Сначала ее окружали увитые белыми варежками кустами, затем, неожиданно, поднялись могучие, древние времена, которые высились здесь еще в те времена, когда Горова и в помине не было.
Бесшумно двигаясь, она настороженно вслушивалась — ни один звук не ускользал от ее внимания — она слышала, как опадает с ветвей снег, слышала как журчит, прикрывшись от холода ледовым панцирем, ручей в овражке; слышала, как за многие версты, где-то в Серых горах тоскливо воет волчья стая. Но как же был тих большой лес!
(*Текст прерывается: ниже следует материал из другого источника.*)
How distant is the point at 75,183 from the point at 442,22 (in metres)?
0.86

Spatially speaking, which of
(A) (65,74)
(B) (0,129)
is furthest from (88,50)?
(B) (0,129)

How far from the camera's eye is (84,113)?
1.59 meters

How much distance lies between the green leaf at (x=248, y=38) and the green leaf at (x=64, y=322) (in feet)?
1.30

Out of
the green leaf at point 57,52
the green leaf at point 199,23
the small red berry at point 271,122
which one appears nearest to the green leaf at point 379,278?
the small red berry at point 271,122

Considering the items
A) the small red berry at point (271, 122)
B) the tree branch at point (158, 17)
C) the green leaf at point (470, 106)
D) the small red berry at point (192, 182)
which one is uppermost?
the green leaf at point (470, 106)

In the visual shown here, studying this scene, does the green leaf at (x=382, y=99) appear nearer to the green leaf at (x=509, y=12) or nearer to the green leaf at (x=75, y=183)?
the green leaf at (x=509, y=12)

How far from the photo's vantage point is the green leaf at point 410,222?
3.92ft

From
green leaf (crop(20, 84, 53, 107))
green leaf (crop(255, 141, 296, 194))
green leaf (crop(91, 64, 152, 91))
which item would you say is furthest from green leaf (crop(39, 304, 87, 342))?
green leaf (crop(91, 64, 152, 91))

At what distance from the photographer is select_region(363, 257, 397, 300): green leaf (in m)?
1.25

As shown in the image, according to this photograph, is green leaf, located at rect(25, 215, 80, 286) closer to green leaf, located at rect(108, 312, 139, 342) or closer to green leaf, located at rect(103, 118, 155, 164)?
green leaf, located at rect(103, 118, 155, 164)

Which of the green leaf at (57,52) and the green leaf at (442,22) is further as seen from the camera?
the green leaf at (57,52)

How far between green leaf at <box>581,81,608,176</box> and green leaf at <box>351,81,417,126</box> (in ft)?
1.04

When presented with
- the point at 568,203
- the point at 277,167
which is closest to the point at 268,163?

Она охотилась здесь в прежние зимы, и тогда лес жил — и слышны были шаги лисиц и зайцев, оленей и волков; тогда, на ветвях можно было видеть россыпи снегирей, а из снежных сугробов, из под самых ног, с громким хлопаньем крыльев, разбрызгивая снежные веера вылетали тетерева — теперь ничего этого не было — лес замер в напряжении, словно бы вымер, и, несмотря на солнечные водопады, которые среди ветвей прорывались, несмотря на золотистые блики, которые живыми коврами переливались на лесных полянах — несмотря на это, Аргония чувствовала, что лес болен, что где-то среди ветвей затаилась боль и злоба, что, несмотря на видимый покой, в любое мгновенье можно ожидать нападения.